The UK can and should be playing a greater role in the fight against DAESH (ISIS) in Iraq and Syria, the Defence Committee argues in its latest report. The Committee emphasised that they are not calling for combat troops to be deployed. However, the UK has the expertise, and resources to play a much larger role in analysing the DAESH threat, contributing the plan to defeat them, supporting the Iraqi forces, and encouraging a political solution.

It should be noted that it always seems to be the case that any Governmental specification of “no ground troops” ahead of involvement in a conflict zone is never referring to special forces, who are always sooner or later reported as being in the thick of things by proud corporate-media – and additionally, the Committee did overtly recommend their utilisation in these potential activities, as well as air support “to help address one of the most extreme threats that we have faced in the last twenty years.”

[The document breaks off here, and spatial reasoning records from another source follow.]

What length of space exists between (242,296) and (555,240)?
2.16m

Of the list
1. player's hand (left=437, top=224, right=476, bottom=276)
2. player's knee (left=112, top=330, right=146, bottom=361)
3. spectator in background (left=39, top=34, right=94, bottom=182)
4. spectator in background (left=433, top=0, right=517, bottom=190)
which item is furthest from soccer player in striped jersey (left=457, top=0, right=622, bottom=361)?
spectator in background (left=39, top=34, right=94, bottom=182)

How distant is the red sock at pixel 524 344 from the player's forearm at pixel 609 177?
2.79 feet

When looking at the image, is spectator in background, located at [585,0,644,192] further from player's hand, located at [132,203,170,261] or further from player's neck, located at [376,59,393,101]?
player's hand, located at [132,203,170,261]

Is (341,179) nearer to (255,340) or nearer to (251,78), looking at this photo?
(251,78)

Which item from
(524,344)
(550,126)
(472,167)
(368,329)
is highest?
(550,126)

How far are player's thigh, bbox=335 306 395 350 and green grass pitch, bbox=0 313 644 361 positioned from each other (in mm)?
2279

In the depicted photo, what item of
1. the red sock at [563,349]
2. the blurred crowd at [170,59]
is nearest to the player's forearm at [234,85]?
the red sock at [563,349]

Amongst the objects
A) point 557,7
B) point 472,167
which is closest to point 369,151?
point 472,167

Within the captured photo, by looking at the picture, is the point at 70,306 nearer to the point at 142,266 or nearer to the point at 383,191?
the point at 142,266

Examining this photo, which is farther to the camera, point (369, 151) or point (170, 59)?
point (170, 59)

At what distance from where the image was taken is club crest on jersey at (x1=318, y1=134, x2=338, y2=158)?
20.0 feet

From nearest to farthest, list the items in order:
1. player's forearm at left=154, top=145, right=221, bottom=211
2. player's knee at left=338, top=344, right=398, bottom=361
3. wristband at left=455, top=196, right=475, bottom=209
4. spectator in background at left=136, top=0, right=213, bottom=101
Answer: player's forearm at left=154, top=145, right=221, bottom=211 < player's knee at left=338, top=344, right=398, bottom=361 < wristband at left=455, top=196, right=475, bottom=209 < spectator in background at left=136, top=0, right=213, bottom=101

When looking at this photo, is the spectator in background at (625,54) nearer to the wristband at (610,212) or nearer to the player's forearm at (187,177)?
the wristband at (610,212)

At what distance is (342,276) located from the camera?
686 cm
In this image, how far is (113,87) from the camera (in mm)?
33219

The last line is a quote from Committee Chairman Rory Stewart (he who in 2010 “disclosed that his father was a British spy – and conceded his own career path might ‘give the appearance’ that he worked for MI6” – source), and reminds of the crucial necessity for a perceived ISIS threat to propel and motivate interference in Iraq and Syria. Both the White House, in its request, and the British MPs in their recommendations, are sowing the sort of seed that could only grow in that sort of soil which had been generously watered by a horror of the prospect of a deadly ISIS enemy. However, the reality on the ground sees a much weakened force. Indeed, the dwindling of the ISIS threat was certainly reflected in the way that the Iraqi Foreign Minister, Ibrahim Jafari, reacted to Obama’s request to Congress by pointing out that Iraq had not made a request for US ground forces, and had no plans for them.

Nevertheless, the shadow government pulling the strings of Washington and London (the one that Rory Stewart’s Pater actually worked directly for) are hungry to devour Syria – actual and potential gas pipelines across the region that do not belong to them are an irksome thorn in the flesh and cannot be tolerated – this is perhaps why the BBC’s Jeremy Bowen was this last week despatched to Damascus to get sound bites from Assad admitting responsibility for “barrel bombs” (we have no barrels, or cooking pots – we have bombs and bullets, was the elected President’s reply). A meme that is just emerging in social and corporate-media indicates that there is a ploy afoot to redirect US, UK and indeed western attention away from ISIS and back towards an atrocity-committing Assad Government in order to inspire enough fear and loathing in the several targeted electorates so that Congress will approve that request to fight ISIS in Syria or anywhere else (and other countries’ parliaments will approve requests from their own branches of executive government) – even though we were no longer at war with ISIS. We will have always been at war with Syria. Having switched sides again, will the British public, in particular, continue to be obtuse to the impossible manoeuvrings of their Government; could they really be as hopeless as Orwell feared they would be?